*Work order*
Can you set down, word for word, everything in the post about the sold land from "How does one" down to "a new place."?

*Passage provided*
I mentioned in my last post that the land we had come to love so much had been sold. I have mourned this. I even held out hope that the land was purchased to preserve it, but alas the developer has wasted no time in getting the equipment to continue the construction (habitat destruction). In fact, a cul-de-saq that had been overgrown with weeds (wild carrots, mugwort, dandelions, etc.) has been cleared again.
I have thought about the events leading here. I have thought about my feelings. In spite of the short term of our relationship with this place, I can commiserate with the Native Americans who were displaced. Mind you ... there is no REAL comparison between my short time here and the generations of People who learned to read, love, and work with the land of their ancestors. But, I can imagine the sense of devastating loss.
How does one recover? I have no choice in the matter, as the native tribes had no choice, because I do not have the capital to do anything about it. It would have been an easy decision, if I had deep enough pockets, to purchase the land to preserve, and encourage, the wild nature of this fantastic place. Now, I must pull together the shredded remains of the relationship and start again with a new place.

*Provided records*
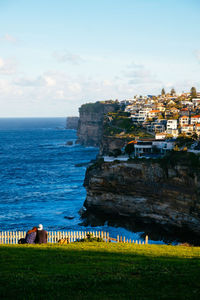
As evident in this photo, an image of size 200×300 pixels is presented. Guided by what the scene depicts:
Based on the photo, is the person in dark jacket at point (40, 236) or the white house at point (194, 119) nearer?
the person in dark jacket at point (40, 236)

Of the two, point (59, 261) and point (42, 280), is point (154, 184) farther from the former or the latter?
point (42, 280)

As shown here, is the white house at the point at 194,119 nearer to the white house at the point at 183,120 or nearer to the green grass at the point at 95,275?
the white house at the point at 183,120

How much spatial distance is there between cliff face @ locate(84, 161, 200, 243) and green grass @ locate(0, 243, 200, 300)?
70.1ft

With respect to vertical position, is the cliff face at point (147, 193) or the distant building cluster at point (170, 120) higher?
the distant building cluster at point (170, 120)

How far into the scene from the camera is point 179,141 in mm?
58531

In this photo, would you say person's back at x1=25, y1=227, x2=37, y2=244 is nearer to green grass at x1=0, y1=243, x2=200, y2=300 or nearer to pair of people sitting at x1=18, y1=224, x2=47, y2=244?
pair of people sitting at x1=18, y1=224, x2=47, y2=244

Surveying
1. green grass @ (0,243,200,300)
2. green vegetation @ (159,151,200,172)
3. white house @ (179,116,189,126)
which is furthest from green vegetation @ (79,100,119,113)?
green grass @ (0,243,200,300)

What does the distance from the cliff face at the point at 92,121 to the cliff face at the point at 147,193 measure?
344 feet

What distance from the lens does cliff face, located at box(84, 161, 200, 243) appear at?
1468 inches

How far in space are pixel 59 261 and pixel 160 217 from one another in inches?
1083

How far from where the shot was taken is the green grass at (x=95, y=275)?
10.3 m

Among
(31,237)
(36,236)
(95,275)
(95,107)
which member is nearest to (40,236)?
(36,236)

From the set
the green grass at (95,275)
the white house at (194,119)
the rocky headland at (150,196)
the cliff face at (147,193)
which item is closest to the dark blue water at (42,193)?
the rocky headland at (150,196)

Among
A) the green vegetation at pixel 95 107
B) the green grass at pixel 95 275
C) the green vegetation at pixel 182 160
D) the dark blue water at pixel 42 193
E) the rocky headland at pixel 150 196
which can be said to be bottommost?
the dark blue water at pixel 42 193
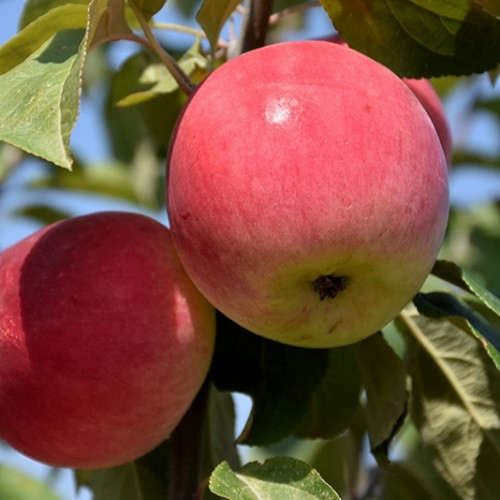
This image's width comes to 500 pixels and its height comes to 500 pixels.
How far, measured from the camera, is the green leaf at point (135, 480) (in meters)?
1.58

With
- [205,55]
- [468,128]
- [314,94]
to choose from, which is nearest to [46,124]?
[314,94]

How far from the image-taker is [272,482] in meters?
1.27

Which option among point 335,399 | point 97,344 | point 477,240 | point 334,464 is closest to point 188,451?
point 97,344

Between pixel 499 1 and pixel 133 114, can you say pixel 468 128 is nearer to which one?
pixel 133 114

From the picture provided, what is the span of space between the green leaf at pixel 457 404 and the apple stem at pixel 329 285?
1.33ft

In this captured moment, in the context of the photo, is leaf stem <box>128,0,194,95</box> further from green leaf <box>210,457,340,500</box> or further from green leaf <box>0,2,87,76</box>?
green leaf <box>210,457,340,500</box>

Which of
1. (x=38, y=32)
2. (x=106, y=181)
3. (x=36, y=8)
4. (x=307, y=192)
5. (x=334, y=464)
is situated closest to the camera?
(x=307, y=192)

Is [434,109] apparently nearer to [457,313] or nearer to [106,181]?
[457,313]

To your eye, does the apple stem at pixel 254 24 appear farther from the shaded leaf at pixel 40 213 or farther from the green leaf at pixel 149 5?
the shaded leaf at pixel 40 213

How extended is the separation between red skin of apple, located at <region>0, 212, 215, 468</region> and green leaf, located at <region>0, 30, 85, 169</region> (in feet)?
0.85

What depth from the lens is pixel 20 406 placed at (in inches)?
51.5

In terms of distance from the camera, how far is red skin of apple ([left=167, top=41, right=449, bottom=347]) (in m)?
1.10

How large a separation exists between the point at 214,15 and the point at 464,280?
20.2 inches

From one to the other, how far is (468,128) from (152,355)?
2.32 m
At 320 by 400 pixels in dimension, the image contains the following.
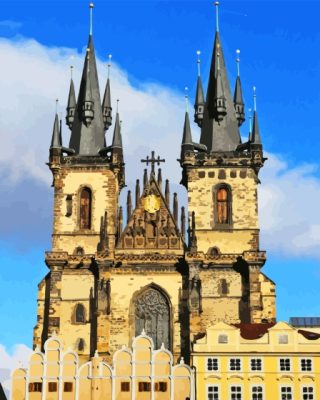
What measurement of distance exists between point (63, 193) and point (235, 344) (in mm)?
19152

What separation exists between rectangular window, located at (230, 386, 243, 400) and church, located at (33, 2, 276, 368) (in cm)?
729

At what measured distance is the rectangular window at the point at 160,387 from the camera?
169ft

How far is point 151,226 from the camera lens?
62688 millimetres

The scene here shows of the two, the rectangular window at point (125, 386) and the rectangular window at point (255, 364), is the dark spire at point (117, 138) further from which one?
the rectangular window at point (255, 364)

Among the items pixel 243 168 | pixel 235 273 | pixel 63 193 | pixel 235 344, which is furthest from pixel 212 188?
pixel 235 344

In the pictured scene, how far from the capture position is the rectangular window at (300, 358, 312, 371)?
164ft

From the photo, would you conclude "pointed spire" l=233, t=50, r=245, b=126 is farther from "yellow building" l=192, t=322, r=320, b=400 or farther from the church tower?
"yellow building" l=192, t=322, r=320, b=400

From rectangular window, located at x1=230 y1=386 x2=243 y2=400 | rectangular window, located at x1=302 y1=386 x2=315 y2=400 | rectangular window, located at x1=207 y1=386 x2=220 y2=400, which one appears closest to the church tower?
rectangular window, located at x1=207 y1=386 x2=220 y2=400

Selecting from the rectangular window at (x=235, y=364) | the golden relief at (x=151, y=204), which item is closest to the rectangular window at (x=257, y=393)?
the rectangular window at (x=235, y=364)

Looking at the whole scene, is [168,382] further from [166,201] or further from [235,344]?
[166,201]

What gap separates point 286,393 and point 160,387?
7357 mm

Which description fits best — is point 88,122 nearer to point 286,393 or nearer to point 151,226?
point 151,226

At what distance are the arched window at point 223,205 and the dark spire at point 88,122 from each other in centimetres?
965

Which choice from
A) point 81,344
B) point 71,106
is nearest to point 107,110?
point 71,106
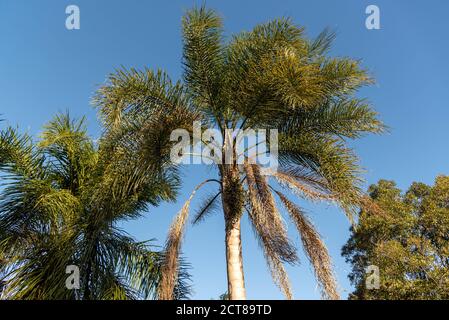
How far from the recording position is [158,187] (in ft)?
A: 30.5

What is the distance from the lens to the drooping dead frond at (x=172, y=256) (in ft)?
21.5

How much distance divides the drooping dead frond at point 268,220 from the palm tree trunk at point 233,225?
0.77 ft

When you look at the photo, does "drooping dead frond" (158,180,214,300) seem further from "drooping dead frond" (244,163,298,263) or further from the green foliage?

*Reply*
How does one recover? I have no choice in the matter, as the native tribes had no choice, because I do not have the capital to do anything about it. It would have been an easy decision, if I had deep enough pockets, to purchase the land to preserve, and encourage, the wild nature of this fantastic place. Now, I must pull together the shredded remains of the relationship and start again with a new place.